Lahinch homeowner, Paul McGrath is one of many at risk of abandoning his property on the coast. He told The Clare Echo, “We’ve had the apartment since 1999, it’s next door to a house called Cross Sea House, which they claim on Airbnb that the Cross Sea house is the closest house to the sea in Ireland. It’s very hard to contradict that because it’s literally just a couple of feet from the promenade onto the sea”.
He recalled the most recent severe weather event in Lahinch, the storms of 2014. “There was a very bad storm and our front window was completely blown in. There was a lot of windows blown in, in that storm in 2014, and just for example as well, the main Lahinch to Liscannor road, that was flooded by the sea water and the seawater actually reached in approximately 500 metres inland you know, so it’s a huge concern and like in Ireland there’s over 40,000 people living within 100 metres of the sea. That going forward is going to be a problem”.

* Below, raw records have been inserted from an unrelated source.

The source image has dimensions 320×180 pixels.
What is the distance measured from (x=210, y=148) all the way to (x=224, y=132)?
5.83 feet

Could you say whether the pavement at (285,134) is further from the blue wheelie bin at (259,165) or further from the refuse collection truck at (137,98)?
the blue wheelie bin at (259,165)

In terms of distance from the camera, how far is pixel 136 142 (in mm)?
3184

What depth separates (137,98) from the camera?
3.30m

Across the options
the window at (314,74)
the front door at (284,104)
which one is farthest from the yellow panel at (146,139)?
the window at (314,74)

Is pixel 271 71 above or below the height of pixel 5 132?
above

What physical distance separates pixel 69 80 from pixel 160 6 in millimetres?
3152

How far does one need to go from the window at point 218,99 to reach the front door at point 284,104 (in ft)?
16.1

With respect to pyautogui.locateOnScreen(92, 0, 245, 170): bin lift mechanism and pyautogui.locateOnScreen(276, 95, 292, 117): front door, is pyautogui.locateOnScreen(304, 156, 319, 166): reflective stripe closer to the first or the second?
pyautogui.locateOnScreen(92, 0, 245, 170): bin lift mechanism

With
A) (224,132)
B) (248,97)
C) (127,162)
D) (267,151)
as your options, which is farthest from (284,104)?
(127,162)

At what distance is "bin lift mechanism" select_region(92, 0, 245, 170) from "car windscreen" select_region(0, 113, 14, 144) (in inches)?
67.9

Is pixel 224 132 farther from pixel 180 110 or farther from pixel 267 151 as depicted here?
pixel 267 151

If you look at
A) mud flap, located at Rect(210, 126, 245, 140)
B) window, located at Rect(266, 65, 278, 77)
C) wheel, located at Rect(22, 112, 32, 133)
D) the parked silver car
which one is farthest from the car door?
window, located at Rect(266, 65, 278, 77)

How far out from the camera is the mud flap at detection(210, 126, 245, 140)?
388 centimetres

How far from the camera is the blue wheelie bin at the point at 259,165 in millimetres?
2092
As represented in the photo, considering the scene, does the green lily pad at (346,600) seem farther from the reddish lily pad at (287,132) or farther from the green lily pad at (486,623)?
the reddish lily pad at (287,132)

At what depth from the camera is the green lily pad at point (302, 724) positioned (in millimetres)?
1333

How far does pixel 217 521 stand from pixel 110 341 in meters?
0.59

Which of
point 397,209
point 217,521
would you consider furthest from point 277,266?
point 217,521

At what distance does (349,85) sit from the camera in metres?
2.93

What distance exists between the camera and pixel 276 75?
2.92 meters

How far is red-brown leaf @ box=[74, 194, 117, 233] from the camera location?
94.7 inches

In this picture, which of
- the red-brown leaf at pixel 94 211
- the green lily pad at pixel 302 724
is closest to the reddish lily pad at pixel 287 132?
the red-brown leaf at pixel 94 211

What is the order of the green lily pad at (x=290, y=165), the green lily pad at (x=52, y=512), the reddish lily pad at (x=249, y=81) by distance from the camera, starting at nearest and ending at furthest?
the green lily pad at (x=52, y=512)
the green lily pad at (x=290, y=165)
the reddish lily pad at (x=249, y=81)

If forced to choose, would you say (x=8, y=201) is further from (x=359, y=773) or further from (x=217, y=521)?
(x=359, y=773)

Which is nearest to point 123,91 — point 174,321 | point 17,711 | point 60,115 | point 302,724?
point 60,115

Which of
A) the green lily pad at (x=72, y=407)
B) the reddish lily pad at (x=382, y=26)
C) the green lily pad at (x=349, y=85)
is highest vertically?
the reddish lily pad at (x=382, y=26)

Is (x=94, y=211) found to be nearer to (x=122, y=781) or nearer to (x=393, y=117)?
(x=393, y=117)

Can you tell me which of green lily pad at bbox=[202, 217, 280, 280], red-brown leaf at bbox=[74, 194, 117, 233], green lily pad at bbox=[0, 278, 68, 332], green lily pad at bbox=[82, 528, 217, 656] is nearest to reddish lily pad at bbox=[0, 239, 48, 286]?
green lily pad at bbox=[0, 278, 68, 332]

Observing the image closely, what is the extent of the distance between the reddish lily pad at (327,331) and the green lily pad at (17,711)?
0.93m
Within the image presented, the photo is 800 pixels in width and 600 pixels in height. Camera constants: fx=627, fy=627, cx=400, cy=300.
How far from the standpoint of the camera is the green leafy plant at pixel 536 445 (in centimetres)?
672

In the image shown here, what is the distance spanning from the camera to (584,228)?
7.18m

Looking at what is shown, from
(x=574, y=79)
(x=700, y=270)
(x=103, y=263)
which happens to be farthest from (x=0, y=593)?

Paul told The Clare Echo, “I’d be worried like when I’m dead and gone, whoever is fortunate enough to have it as a home or a holiday home that they’re going to be facing trouble, there’s no question about it”.
Statistics from the Environmental Protection Agency detail that sea levels raise 3.6cm per decade and may reach one metre by the end of the century along with the Central Statistics Office outlining that 40% of the population live less than 5km from the coastline.
A native of Killaloe, Paul stated, “I’d have to respect what the experts are telling us and if they’re saying like down the road that we’ll have to abandon, then so be it, you have to respect nature you know, and you have to respect the power of the sea”.
“It has to be addressed, you know if anyone took a stop and even go into the photo press and look at the damage that was done in 2014, like there was large concrete wall capping’s, they were tossed 50 metres across the main promenade into the car park. And there was tarmacadam on the promenade, uprooted us and it was the same as if it was sand. There was no boundaries for the sea that day or for that couple of nights with the sea you know. Even the car park I think it was left under 1 and half metres of water and there’s a children’s playground there covered and again there was quite a few surfing schools operating out of the lower car park and they were just submerged you know,” the retired farmer added.